The honest framing: we matched the architecture to the team and the operating environment, not to the conference talk circuit. That tradeoff aged well. The system ran EOD inside its window for years.
Where it landed
After the rewrite, EOD finished in eight to twelve minutes on normal days and never crossed sixteen on the heaviest end-of-month runs we saw. The actual headline number wasn't the speedup, though — it was that EOD became something operations stopped paying attention to. They got their morning. We got our sleep.
A few lessons I keep returning to:
- Find the unit of work that's truly independent before you reach for threads. Most "concurrency problems" are actually partitioning problems wearing a costume.
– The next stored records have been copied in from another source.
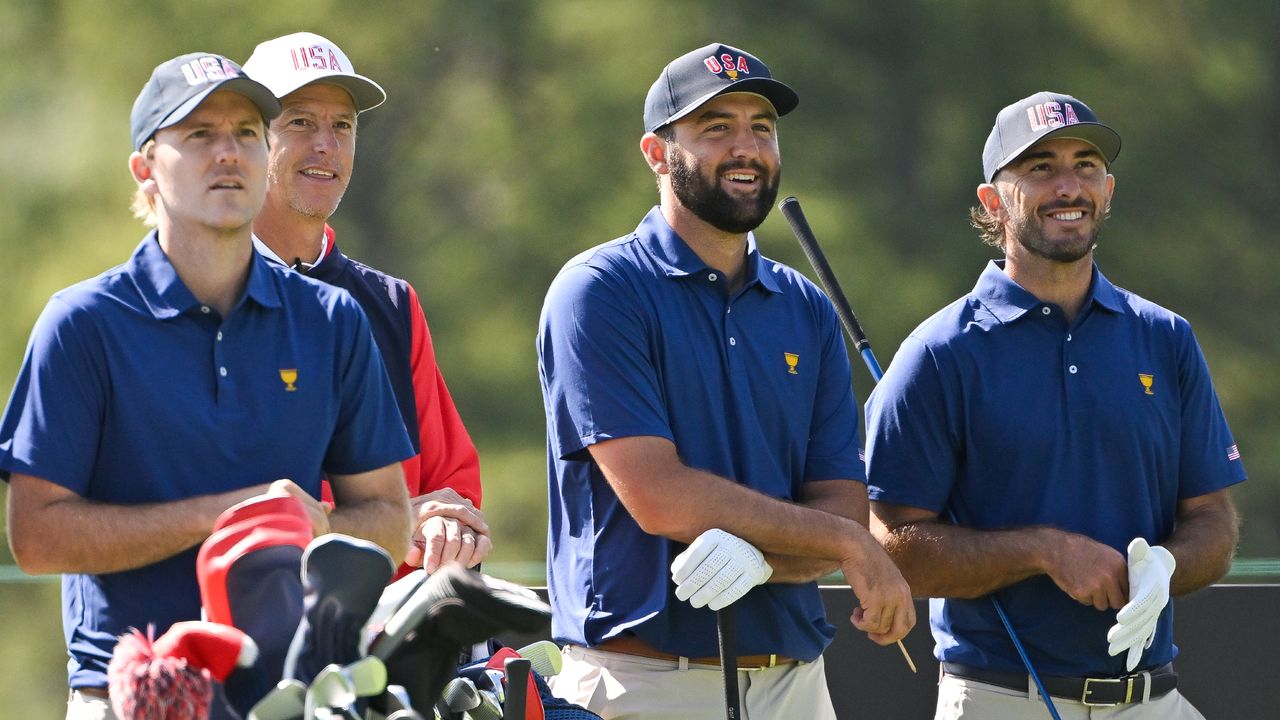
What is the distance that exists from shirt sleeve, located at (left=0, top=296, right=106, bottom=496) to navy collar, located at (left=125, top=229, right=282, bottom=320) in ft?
0.32

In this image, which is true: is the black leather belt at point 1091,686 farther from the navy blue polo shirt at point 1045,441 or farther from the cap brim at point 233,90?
the cap brim at point 233,90

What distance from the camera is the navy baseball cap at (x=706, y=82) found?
2.94 meters

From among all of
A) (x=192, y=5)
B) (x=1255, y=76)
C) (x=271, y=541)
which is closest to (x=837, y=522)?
(x=271, y=541)

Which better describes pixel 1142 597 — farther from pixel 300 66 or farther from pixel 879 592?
pixel 300 66

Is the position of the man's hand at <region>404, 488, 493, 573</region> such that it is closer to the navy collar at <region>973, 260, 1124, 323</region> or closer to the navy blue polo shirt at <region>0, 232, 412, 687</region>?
the navy blue polo shirt at <region>0, 232, 412, 687</region>

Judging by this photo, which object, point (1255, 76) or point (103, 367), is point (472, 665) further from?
point (1255, 76)

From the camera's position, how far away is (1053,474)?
302cm

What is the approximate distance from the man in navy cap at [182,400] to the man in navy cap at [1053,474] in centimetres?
101

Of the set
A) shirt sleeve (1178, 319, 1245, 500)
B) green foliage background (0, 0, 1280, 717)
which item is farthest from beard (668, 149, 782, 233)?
green foliage background (0, 0, 1280, 717)

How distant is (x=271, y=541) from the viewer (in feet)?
6.39

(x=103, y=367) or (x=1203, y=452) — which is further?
(x=1203, y=452)

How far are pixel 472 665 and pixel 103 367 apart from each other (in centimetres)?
65

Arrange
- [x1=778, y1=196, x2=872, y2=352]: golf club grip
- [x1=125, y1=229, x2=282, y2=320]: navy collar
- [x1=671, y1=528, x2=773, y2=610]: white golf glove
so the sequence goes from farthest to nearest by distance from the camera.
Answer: [x1=778, y1=196, x2=872, y2=352]: golf club grip → [x1=671, y1=528, x2=773, y2=610]: white golf glove → [x1=125, y1=229, x2=282, y2=320]: navy collar

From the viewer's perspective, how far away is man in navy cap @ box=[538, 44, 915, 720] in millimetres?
2686
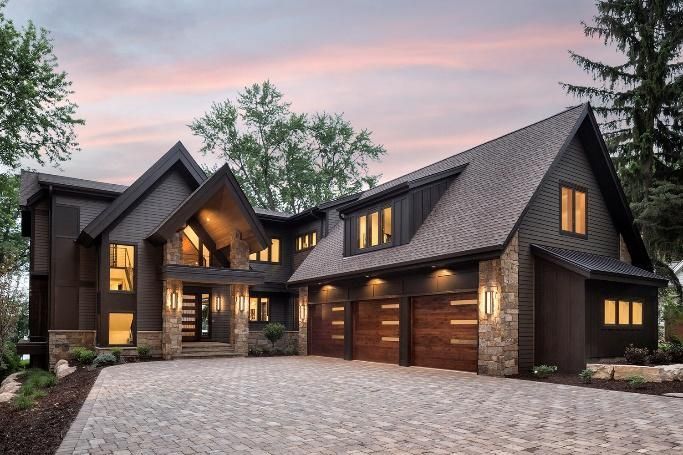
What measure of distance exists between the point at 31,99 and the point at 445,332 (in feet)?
63.4

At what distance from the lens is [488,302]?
529 inches

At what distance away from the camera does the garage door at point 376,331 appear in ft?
56.4

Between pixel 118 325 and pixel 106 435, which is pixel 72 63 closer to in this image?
pixel 118 325

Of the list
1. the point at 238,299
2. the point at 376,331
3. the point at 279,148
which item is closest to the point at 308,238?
the point at 238,299

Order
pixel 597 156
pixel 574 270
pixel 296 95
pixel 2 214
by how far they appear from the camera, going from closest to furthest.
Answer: pixel 574 270 → pixel 597 156 → pixel 2 214 → pixel 296 95

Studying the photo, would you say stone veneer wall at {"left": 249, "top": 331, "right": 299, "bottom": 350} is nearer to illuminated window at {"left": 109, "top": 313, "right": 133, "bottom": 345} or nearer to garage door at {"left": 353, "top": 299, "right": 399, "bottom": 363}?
illuminated window at {"left": 109, "top": 313, "right": 133, "bottom": 345}

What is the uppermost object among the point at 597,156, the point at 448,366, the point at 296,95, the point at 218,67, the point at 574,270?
the point at 296,95

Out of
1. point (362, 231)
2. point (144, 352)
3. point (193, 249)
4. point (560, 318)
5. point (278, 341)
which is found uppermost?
point (362, 231)

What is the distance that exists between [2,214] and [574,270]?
29.9 m

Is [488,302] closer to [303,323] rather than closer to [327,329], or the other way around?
[327,329]

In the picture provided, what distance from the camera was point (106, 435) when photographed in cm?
709

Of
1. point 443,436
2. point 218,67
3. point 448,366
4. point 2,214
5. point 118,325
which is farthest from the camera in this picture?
point 2,214

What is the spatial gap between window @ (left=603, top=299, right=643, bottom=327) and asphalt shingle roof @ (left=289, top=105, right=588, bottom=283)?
12.9 ft

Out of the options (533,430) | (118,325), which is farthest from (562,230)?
(118,325)
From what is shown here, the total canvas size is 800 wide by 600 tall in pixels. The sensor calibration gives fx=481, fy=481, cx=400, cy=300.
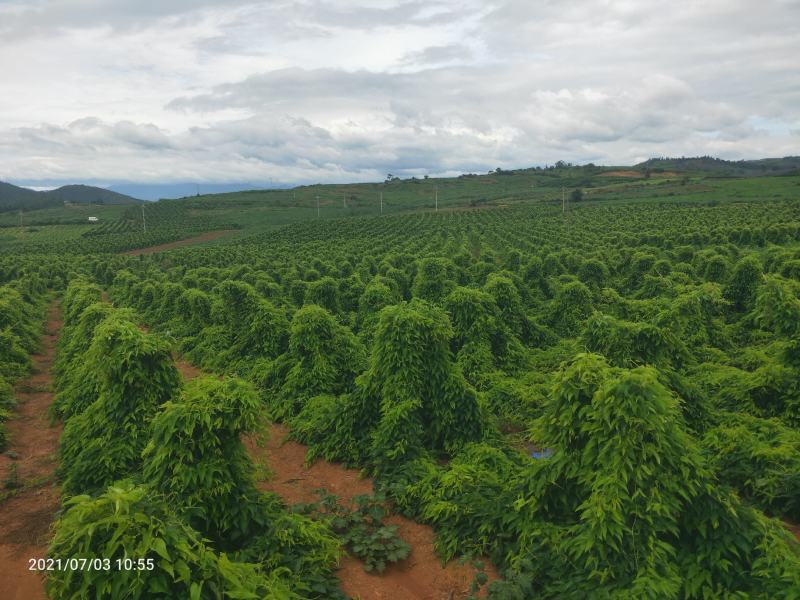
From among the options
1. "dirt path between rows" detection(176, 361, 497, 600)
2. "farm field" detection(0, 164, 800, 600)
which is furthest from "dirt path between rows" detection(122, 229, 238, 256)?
"dirt path between rows" detection(176, 361, 497, 600)

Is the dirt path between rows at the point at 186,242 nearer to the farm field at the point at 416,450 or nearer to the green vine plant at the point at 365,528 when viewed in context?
the farm field at the point at 416,450

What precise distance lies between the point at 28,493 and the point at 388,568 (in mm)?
8500

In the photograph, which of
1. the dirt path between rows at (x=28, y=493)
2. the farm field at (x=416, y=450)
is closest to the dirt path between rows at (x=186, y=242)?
the farm field at (x=416, y=450)

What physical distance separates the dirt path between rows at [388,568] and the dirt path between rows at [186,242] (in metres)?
70.8

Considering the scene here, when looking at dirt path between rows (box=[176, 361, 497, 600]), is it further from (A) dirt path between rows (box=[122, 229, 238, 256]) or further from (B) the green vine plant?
(A) dirt path between rows (box=[122, 229, 238, 256])

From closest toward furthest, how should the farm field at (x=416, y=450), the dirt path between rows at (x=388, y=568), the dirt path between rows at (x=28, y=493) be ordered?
1. the farm field at (x=416, y=450)
2. the dirt path between rows at (x=388, y=568)
3. the dirt path between rows at (x=28, y=493)

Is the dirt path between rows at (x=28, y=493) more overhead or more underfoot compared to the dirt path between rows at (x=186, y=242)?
more underfoot

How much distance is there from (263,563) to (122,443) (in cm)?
451

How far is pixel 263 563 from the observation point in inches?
281

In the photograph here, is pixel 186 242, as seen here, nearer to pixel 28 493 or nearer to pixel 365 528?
pixel 28 493

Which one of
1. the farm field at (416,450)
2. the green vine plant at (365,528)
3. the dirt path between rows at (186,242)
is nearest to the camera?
the farm field at (416,450)

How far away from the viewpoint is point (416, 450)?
1073cm

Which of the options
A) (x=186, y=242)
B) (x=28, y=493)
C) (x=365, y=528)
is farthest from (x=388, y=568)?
(x=186, y=242)

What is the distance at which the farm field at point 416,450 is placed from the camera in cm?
617
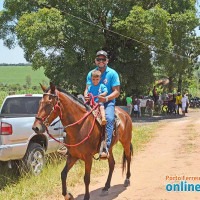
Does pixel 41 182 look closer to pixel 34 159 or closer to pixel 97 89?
pixel 34 159

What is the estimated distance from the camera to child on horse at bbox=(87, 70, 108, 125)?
576cm

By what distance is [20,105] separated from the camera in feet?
28.3

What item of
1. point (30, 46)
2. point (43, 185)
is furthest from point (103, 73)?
point (30, 46)

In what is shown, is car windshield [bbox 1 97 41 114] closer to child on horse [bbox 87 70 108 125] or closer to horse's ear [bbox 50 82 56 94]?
child on horse [bbox 87 70 108 125]

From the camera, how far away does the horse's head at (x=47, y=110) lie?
15.9 ft

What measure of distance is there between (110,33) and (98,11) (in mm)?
2665

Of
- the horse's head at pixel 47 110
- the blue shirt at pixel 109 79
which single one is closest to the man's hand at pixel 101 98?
the blue shirt at pixel 109 79

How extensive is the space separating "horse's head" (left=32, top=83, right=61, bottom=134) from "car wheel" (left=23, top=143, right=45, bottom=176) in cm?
251

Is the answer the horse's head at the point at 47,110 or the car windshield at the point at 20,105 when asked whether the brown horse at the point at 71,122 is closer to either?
the horse's head at the point at 47,110

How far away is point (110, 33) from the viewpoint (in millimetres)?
26891

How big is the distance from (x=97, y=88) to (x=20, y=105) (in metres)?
3.41

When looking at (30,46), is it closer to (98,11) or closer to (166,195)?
(98,11)

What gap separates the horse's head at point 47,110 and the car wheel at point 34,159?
2513mm

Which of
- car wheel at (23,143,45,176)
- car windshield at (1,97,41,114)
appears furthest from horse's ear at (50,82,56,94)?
car windshield at (1,97,41,114)
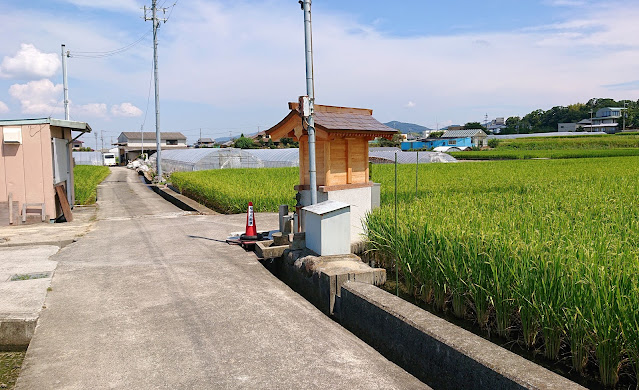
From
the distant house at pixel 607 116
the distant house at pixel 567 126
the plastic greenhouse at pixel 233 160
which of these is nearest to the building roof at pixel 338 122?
the plastic greenhouse at pixel 233 160

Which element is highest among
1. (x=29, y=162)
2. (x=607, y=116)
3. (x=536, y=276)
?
(x=607, y=116)

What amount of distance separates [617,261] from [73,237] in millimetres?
9262

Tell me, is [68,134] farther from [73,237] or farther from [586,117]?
[586,117]

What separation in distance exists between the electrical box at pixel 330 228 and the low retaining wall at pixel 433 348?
1.22 m

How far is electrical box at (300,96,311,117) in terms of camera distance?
21.6 feet

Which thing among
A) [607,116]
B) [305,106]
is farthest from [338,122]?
[607,116]

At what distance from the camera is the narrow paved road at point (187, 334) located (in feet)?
11.8

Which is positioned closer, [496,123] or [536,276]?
[536,276]

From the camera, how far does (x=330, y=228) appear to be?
608cm

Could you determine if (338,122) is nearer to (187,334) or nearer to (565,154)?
(187,334)

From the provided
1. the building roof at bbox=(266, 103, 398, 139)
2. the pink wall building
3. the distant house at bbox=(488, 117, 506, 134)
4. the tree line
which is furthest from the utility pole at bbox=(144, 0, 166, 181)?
the distant house at bbox=(488, 117, 506, 134)

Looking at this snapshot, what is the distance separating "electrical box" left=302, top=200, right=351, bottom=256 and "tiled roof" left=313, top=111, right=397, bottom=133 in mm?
1390

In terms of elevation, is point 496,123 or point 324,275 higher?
point 496,123

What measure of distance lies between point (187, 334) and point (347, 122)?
14.3 ft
- Concurrency that shares a process with serving traffic needs a budget. Pool size, queue depth, backpressure policy — pick them deliberately.
- A boring schema (
eod_run,eod_partition) gives you idempotency and observability for free. It is worth more than any clever framework. - Match the architecture to the operating environment. A monolith with a well-designed scheduler beat a distributed system we couldn't operate.
If I were building this today I'd probably reach for a managed work queue and run the workers on something orchestrated. But the underlying design — partition the work, bound the parallelism, batch deliberately, make every step resumable — is the part I'd carry over unchanged.
That part isn't really about Java at all.